* _WHAT IS EXPECTED_
Nothing but the lines from the line with "2016-08-09T01:46:01, 3-frame burst." through the end of the data is to be copied, and each is to be copied exactly.

* _ENTRIES SHOWN_
○ ○ ○
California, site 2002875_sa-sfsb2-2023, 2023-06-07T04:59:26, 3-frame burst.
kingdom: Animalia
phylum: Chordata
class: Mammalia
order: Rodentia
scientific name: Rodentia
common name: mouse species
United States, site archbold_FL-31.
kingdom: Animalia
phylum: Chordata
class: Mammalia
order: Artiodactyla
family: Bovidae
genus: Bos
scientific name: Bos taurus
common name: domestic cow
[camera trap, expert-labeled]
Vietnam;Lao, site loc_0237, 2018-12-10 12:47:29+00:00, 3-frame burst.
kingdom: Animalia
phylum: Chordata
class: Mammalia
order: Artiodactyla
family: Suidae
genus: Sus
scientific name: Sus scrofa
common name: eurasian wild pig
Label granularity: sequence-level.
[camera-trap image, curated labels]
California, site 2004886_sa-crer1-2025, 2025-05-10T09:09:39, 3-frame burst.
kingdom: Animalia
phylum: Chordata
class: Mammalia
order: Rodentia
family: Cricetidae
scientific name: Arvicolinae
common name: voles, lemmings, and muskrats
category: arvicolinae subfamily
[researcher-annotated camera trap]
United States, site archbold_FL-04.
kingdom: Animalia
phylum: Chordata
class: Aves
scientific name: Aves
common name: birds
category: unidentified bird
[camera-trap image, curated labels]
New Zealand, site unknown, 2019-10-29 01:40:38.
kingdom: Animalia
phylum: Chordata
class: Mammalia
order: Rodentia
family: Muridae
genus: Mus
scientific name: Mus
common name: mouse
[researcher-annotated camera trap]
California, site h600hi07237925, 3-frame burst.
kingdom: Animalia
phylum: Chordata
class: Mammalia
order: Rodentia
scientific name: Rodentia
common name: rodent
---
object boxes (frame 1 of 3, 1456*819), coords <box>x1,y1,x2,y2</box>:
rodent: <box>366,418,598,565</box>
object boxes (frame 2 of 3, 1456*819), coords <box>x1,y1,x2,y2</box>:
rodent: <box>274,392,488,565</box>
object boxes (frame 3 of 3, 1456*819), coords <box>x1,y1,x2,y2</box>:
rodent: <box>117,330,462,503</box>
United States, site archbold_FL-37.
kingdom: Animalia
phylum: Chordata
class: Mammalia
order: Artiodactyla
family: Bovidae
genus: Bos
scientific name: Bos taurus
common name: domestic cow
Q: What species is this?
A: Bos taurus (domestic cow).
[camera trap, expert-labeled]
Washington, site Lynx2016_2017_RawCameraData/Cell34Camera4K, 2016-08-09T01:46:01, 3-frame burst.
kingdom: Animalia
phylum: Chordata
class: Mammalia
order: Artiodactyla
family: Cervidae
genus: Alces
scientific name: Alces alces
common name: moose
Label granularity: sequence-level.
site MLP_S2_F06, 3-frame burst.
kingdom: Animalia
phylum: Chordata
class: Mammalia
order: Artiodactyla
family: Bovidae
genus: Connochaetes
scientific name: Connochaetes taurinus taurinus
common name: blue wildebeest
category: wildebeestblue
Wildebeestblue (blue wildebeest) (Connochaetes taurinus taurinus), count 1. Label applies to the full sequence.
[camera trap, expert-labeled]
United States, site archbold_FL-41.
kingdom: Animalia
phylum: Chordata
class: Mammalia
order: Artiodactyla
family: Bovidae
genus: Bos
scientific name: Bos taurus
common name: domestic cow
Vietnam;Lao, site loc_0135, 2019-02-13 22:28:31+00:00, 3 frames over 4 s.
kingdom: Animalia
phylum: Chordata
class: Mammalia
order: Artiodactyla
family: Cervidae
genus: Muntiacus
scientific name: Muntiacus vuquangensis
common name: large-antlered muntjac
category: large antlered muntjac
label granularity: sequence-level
○ ○ ○
* _TASK OUTPUT_
Washington, site Lynx2016_2017_RawCameraData/Cell34Camera4K, 2016-08-09T01:46:01, 3-frame burst.
kingdom: Animalia
phylum: Chordata
class: Mammalia
order: Artiodactyla
family: Cervidae
genus: Alces
scientific name: Alces alces
common name: moose
Label granularity: sequence-level.
site MLP_S2_F06, 3-frame burst.
kingdom: Animalia
phylum: Chordata
class: Mammalia
order: Artiodactyla
family: Bovidae
genus: Connochaetes
scientific name: Connochaetes taurinus taurinus
common name: blue wildebeest
category: wildebeestblue
Wildebeestblue (blue wildebeest) (Connochaetes taurinus taurinus), count 1. Label applies to the full sequence.
[camera trap, expert-labeled]
United States, site archbold_FL-41.
kingdom: Animalia
phylum: Chordata
class: Mammalia
order: Artiodactyla
family: Bovidae
genus: Bos
scientific name: Bos taurus
common name: domestic cow
Vietnam;Lao, site loc_0135, 2019-02-13 22:28:31+00:00, 3 frames over 4 s.
kingdom: Animalia
phylum: Chordata
class: Mammalia
order: Artiodactyla
family: Cervidae
genus: Muntiacus
scientific name: Muntiacus vuquangensis
common name: large-antlered muntjac
category: large antlered muntjac
label granularity: sequence-level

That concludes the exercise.